Plot Highest Word Probabilities for Each Topic
Source:R/text_mining_functions.R
      word_probability_plot.RdThis function provides a visualization of the top terms for each topic, ordered by their word probability distribution for each topic (beta).
Usage
word_probability_plot(
  top_topic_terms,
  topic_label = NULL,
  ncol = 3,
  height = 1200,
  width = 800,
  ...
)Arguments
- top_topic_terms
- A data frame containing the top terms for each topic. 
- topic_label
- A character vector of topic labels for each topic.

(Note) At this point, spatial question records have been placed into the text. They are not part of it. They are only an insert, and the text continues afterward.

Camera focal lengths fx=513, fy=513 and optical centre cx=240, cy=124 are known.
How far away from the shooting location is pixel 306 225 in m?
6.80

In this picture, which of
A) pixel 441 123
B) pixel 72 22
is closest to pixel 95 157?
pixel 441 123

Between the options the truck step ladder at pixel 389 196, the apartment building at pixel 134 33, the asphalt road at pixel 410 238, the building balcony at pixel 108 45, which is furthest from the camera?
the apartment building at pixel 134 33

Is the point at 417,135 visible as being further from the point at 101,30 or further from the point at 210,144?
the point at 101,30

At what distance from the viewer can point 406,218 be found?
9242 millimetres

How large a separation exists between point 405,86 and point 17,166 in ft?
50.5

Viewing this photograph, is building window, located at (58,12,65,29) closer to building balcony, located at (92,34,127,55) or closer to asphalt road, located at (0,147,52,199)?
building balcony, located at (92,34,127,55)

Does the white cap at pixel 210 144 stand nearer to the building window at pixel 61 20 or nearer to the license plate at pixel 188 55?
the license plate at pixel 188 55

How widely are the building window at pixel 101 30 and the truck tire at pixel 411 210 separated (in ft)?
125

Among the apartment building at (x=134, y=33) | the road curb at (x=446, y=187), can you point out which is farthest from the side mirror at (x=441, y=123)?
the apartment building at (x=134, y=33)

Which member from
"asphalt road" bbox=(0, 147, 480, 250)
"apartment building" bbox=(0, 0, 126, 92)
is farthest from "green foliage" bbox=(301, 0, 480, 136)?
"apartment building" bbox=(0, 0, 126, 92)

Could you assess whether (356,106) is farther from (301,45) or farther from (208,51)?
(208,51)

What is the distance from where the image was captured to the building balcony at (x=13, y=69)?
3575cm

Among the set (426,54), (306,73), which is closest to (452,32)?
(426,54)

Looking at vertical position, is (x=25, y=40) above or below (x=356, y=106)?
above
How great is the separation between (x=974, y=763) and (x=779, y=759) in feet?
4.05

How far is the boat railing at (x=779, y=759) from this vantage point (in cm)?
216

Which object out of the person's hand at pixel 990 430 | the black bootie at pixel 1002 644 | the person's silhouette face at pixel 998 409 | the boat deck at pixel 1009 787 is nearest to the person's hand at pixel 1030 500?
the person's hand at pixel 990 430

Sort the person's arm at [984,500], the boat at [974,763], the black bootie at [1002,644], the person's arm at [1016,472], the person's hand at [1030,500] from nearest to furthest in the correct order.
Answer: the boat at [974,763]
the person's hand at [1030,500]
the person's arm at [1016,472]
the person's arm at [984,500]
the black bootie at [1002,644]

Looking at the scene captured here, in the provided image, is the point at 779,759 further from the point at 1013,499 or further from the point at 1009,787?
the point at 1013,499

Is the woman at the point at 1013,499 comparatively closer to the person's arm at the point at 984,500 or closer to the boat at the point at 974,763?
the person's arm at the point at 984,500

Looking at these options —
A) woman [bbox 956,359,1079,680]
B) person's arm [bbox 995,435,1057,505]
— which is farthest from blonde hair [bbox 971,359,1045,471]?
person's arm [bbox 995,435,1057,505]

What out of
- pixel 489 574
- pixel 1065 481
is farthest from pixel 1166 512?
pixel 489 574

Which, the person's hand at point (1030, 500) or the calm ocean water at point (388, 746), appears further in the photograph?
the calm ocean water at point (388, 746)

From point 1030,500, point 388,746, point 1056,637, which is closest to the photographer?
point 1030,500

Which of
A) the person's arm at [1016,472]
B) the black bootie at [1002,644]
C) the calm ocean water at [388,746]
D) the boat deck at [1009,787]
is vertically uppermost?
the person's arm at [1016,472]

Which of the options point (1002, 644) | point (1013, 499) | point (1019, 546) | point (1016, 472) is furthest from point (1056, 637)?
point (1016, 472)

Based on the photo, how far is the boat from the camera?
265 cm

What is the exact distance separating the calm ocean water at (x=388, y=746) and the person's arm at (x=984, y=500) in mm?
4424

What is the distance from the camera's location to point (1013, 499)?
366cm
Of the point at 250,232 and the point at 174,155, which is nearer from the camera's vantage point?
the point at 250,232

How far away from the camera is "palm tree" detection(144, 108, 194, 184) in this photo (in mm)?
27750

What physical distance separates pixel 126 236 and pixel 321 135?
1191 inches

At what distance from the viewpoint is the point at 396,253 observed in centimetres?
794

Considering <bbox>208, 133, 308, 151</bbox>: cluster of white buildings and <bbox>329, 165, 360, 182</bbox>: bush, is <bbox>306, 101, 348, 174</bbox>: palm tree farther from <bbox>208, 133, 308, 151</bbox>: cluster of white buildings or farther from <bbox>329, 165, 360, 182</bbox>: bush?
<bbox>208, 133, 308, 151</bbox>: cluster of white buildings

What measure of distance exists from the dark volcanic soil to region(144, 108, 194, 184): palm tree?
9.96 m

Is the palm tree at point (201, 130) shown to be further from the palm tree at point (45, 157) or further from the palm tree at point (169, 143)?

If NULL, the function uses the topic number. 
- ncol
- The number of columns in the facet plot (default: 3). 
- height
- The height of the resulting Plotly plot, in pixels (default: 1200). 
- width
- The width of the resulting Plotly plot, in pixels (default: 800). 
- ...
- Additional arguments passed to - plotly::layout.
Value
A Plotly object showing a facet-wrapped chart of top terms for each topic,
ordered by their per-topic probability (beta). Each facet represents a topic.
Details
The function uses the ggplot2 package to create a facet-wrapped chart of top terms for each topic,
Examples
if (interactive()) {
 df <- TextAnalysisR::SpecialEduTech
 united_tbl <- TextAnalysisR::unite_text_cols(df, listed_vars = c("title", "keyword", "abstract"))
 tokens <- TextAnalysisR::preprocess_texts(united_tbl, text_field = "united_texts")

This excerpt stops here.